Images from the Apollo moon landings stick in photographer Michael Jackson’s mind as he heads out to Poppit Sands beach every couple of weeks, his 1970s film Hasselblad camera in hand. Jackson has been documenting the low tide at sunset for almost five years and has never captured the same beach twice.
The U.K.-based photographer uses a simple set up to capture the constantly shifting sands.
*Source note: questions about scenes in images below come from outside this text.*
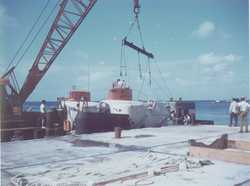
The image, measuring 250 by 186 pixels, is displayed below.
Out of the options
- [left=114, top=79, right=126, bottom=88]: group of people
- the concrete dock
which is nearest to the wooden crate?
the concrete dock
His settings stay the same, he said, even down to the focus, so he can “concentrate on looking for images on the beach rather than fiddling with the camera.” He uses a 1960s Zeiss 50mm lens, red filter, polarizer, and Ilford Pan F Plus film.
Jackson relies solely on film to photograph the beach scenes and develops the rolls himself.
“I tried digital once at Poppit,” he admitted, “and it felt cold and loveless.” The joy of film, he continued, expands beyond taking the photo. “It is getting into the darkroom, processing it and the excitement of seeing the negatives for the first time.”
And it doesn’t look as if Jackson will ever bore of photographing the sands of the beach.
“I have recently come to the conclusion that the project will never finish for me. I have found that the images seem to be progressing and moving forward, and I have never been to Poppit Sands and not been excited by what I have seen… For me, Poppit is a life-long study.”